Relitigating claims that have been the subject of a settlement between the parties is an abuse of process which will be penalised in costs.
In Andrew Hicks Engineering Ltd v Jenk Associated Ltd and another [2023] EWHC 2031 (Ch) the court has considered the claimant’s claim for the costs of injunctive proceedings in a dispute between the occupiers and owners of an industrial estate.
The case concerned Western Barn Industrial Estate in Winkleigh, Devon, a small industrial estate of four units divided by an access road. The claimant held a 20-year lease of unit 4, the freehold being owned by Mr and Mrs Hicks, its directors and shareholders. The remainder of the freehold of the estate was acquired by the first defendant in 2020. There were discussions as to terms on which the Hicks and the claimant might relocate and the whole estate be developed but no agreement was reached. The defendant sought to develop the remainder of the site.

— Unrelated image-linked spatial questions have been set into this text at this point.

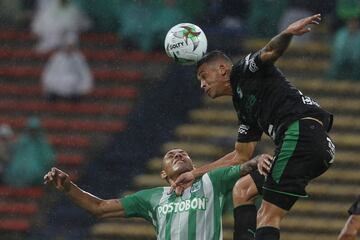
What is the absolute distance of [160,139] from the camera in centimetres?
1542

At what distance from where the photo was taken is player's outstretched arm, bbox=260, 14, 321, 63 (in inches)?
339

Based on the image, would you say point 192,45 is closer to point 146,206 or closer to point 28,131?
point 146,206

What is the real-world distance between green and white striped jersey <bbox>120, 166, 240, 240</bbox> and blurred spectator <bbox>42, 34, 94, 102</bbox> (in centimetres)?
613

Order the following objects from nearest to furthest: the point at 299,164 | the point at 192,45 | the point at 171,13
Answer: the point at 299,164 → the point at 192,45 → the point at 171,13

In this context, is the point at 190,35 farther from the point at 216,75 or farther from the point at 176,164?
the point at 176,164

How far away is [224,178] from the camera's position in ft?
31.9

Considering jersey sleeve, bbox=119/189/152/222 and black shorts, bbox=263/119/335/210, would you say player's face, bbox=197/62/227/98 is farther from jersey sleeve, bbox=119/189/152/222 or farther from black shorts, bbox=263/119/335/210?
jersey sleeve, bbox=119/189/152/222

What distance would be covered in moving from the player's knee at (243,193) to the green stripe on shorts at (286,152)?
1.58 ft

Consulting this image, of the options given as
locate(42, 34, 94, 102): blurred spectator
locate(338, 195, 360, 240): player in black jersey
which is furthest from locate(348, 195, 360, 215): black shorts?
locate(42, 34, 94, 102): blurred spectator

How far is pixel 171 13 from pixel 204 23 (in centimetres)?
38

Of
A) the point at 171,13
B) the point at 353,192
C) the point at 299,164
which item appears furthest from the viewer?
the point at 171,13

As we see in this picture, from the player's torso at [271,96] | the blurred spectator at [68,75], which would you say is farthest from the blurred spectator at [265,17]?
the player's torso at [271,96]

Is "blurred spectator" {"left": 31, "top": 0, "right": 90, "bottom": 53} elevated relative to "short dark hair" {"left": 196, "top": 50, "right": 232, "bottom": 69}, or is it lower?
elevated

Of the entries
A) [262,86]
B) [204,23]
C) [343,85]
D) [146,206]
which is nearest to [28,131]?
[204,23]
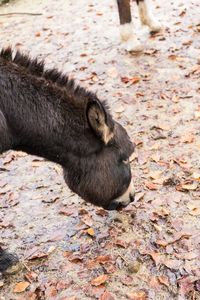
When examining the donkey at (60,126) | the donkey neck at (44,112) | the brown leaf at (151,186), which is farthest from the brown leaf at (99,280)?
the brown leaf at (151,186)

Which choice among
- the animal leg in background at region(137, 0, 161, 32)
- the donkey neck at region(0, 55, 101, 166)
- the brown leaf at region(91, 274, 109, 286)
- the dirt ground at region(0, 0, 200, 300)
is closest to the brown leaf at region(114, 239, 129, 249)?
the dirt ground at region(0, 0, 200, 300)

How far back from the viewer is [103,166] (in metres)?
3.63

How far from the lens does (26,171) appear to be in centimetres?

In June 2021, Hicks and the claimant brought proceedings against the defendants for breach of and wrongful interference with rights of access, parking rights and rights to use electricity cables and sewers. The claims were defended and the claimants accused of ransoming the proposed development of the site. Those proceedings were settled by the defendants’ acceptance of the claimants’ Part 36 offer to pay £500,000 in return for the transfer of the freehold of unit 4. The claimants were entitled to their costs of the proceedings. The freehold was transferred in August 2022.
Subsequently each party complained of the other’s conduct. The claimant issued a second claim in September 2022 for substantial interference with its rights and easements over the industrial estate as lessee and sought an interim injunction. That application went to a hearing in October 2022 when undertakings were given to protect the claimant’s rights of way over the access road, rights of parking, turning and storage as well as the passage of electricity. Subsequently the lease of unit 4 was surrendered.

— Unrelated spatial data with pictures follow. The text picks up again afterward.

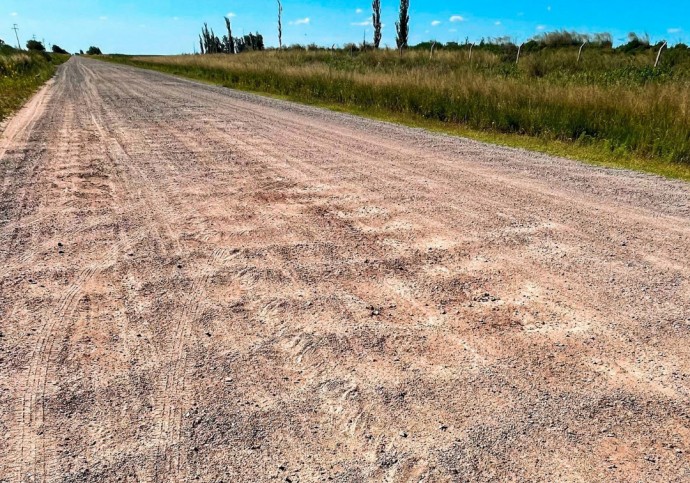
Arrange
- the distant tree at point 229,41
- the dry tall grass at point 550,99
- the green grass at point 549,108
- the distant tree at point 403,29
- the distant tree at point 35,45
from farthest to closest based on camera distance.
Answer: the distant tree at point 35,45
the distant tree at point 229,41
the distant tree at point 403,29
the dry tall grass at point 550,99
the green grass at point 549,108

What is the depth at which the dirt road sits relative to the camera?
1979 mm

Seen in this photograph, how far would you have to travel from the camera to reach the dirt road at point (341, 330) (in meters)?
1.98

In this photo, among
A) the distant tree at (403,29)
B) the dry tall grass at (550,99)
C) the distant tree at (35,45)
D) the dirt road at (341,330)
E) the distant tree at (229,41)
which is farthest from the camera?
the distant tree at (35,45)

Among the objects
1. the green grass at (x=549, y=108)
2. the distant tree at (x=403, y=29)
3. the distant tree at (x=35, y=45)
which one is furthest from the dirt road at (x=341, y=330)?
the distant tree at (x=35, y=45)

The parties agreed the claimant would discontinue the proceedings without liability for costs but the claimant sought its costs of the injunction. The court concluded that the claims in the second proceedings were all raised in the first proceedings and denied by the defendants. They were settled by the compromise between the parties. The second proceedings were an attempt to relitigate matters which had been litigated and settled and were an abuse of process. The claimant was ordered to pay the defendants’ costs of the application.